The first use case has a small pump power. Thus, the cost savings are relatively low. Even with 15.2% energy savings, there is a negative cost balance after 10 years. The second use case represents the same plant scenario, and it is only larger in its dimension. Here, despite less estimated energy savings, the larger design leads to a higher savings potential in operating costs. If, in this application scenario, the fillings per day are reduced to one filling, the additional costs are only amortized after 16 years. The amortization time shows that the operating hours of the pump must be taken into account to determine cost savings, even if there is a relatively high available energy-saving potential.

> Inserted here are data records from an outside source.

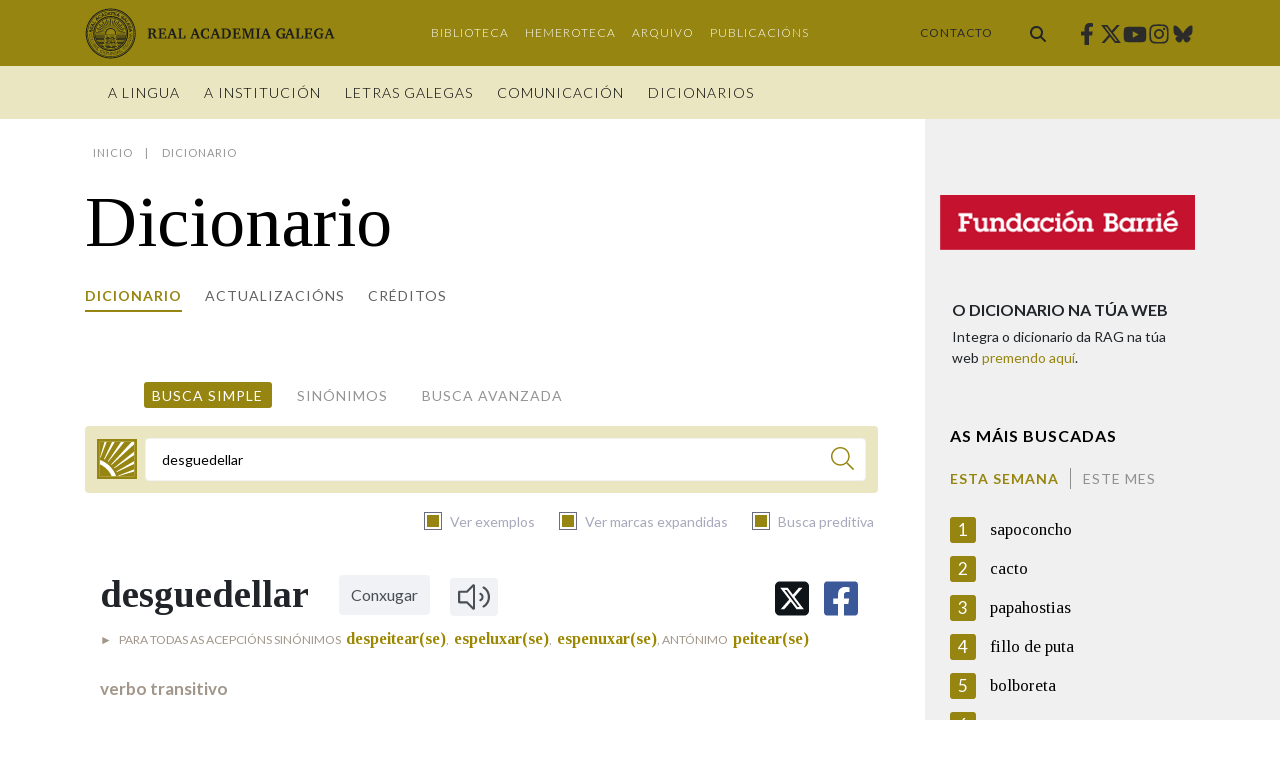

--- FILE ---
content_type: text/html;charset=UTF-8
request_url: https://academia.gal/dicionario?p_p_id=com_ideit_ragportal_liferay_dictionary_NormalSearchPortlet&p_p_lifecycle=2&p_p_state=normal&p_p_mode=view&p_p_cacheability=cacheLevelPage&_com_ideit_ragportal_liferay_dictionary_NormalSearchPortlet_cmd=cmdGetAudioUrl&_com_ideit_ragportal_liferay_dictionary_NormalSearchPortlet_renderMode=load&_com_ideit_ragportal_liferay_dictionary_NormalSearchPortlet_nounTitle=desguedellar
body_size: 153
content:
[{"clases":"t pr","ficha":"18620","id":"18620","audio":"http://ilg.usc.es/pronuncia/mp3/d/2096.mp3","forma":"desguedellar","secundaria":"0","nota":null}]

--- FILE ---
content_type: text/html;charset=UTF-8
request_url: https://academia.gal/dicionario?p_p_id=com_ideit_ragportal_liferay_dictionary_NormalSearchPortlet&p_p_lifecycle=2&p_p_state=normal&p_p_mode=view&p_p_cacheability=cacheLevelPage&_com_ideit_ragportal_liferay_dictionary_NormalSearchPortlet_cmd=cmdNextTermsSearch&_com_ideit_ragportal_liferay_dictionary_NormalSearchPortlet_renderMode=load&_com_ideit_ragportal_liferay_dictionary_NormalSearchPortlet_nounTitle=desguedellar
body_size: 837
content:
[{"desambiguation":"","homonymNumber":0,"titleGender":"","id":17009,"title":"desguedellar(se)","value":"desguedellar(se)","condemned":0,"url":"/dicionario/-/termo/desguedellar(se)"},{"desambiguation":"","homonymNumber":0,"titleGender":"","id":17010,"title":"desgustar","value":"desgustar","condemned":0,"url":"/dicionario/-/termo/desgustar"},{"desambiguation":"","homonymNumber":0,"titleGender":"","id":17012,"title":"desgustar(se)","value":"desgustar(se)","condemned":0,"url":"/dicionario/-/termo/desgustar(se)"},{"desambiguation":"","homonymNumber":0,"titleGender":"","id":17011,"title":"desgustarse","value":"desgustarse","condemned":0,"url":"/dicionario/-/termo/desgustarse"},{"desambiguation":"","homonymNumber":0,"titleGender":"","id":17013,"title":"desgusto","value":"desgusto","condemned":0,"url":"/dicionario/-/termo/desgusto"}]

--- FILE ---
content_type: text/html;charset=UTF-8
request_url: https://academia.gal/dicionario?p_p_id=com_ideit_ragportal_liferay_dictionary_NormalSearchPortlet&p_p_lifecycle=2&p_p_state=normal&p_p_mode=view&p_p_cacheability=cacheLevelPage&_com_ideit_ragportal_liferay_dictionary_NormalSearchPortlet_cmd=cmdPreviousTermsSearch&_com_ideit_ragportal_liferay_dictionary_NormalSearchPortlet_renderMode=load&_com_ideit_ragportal_liferay_dictionary_NormalSearchPortlet_nounTitle=desguedellar
body_size: 838
content:
[{"desambiguation":"","homonymNumber":0,"titleGender":"","id":17003,"title":"desgregar","value":"desgregar","condemned":0,"url":"/dicionario/-/termo/desgregar"},{"desambiguation":"","homonymNumber":0,"titleGender":"","id":17004,"title":"desgrelar","value":"desgrelar","condemned":0,"url":"/dicionario/-/termo/desgrelar"},{"desambiguation":"","homonymNumber":0,"titleGender":"","id":17005,"title":"desgreñar","value":"desgreñar","condemned":0,"url":"/dicionario/-/termo/desgreñar"},{"desambiguation":"","homonymNumber":0,"titleGender":"","id":17006,"title":"desguarnecer","value":"desguarnecer","condemned":0,"url":"/dicionario/-/termo/desguarnecer"},{"desambiguation":"","homonymNumber":0,"titleGender":"desguedellada","id":17007,"title":"desguedellado","value":"desguedellado","condemned":0,"url":"/dicionario/-/termo/desguedellado"}]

In the third use case, the storage is filled every fourth day, and because of the small κ small theoretical energy savings are calculated. Due to that, only after 20 years, the cost balance becomes positive. By gaining the fillings up to one filling every second day, after 10 years, the cost balance is positive.

The fourth use case has a medium theoretical energy-saving potential. The high-level reservoir is filled every second day, which can be seen as a typical value for this kind of tanks. After six and a half years, a positive cost balance can be seen.

Conclusions

In this contribution, a law to estimate energy savings for single pump systems for filling tasks is developed. These systems can have a varying head due to the filling process, but also savings for systems without this varying head can be calculated 300 pump systems are modeled, optimized with two control strategies, and compared to the standard control running at nominal speed through the BEP to develop the estimation method. Both control strategies lead to nearly the same savings of up to 70%. It was found that the main positive impact on the savings is a high dynamic head loss compared to the static head, whereby a higher difference in filling levels leads to higher savings using LC method. Furthermore, a raised tip speed ratio and pump efficiency increase the potential energy saving for both control strategies. This method works independently of the pump size, rotational speed, and also of its design (axial, diagonal, radial) because the reference point of the expected savings is set to c = 1 ms−1.

The simulation study does not include increasing part load losses of frequency converter and motor. Additionally, affinity laws calculating less pump power than expected. For this reason, the estimation law is reduced in dependence on the static head.

The use cases show depending on κ significant theoretical energy savings and CO2 reduction in single pump systems using the reduced estimation law. The major positive effects on cost savings are a high value of dynamic head related to the static head and the operation time of the pump.

Smart control strategies have to be applied in storage systems to reach this saving potential. These control strategies have to be developed to adapt control parameters to the real system behavior and guarantee safe fillings. A safe filling can be disturbed by high fluid demand combined with adapted control parameters, which lead to a long filling time.

Plant operators can use the results in Fig. 12 to estimate the potential energy savings. Due to deviations of the part load losses, the potential energy savings should be halved to give a conservative estimate. This decision support can help the operators to implement better control strategies. Additionally, they should look at the theoretical increase of filling time in Fig. 15 and compare the time to their system's maximum fluid demand. The control strategy must be adapted if there is a risk that the storage cannot be filled.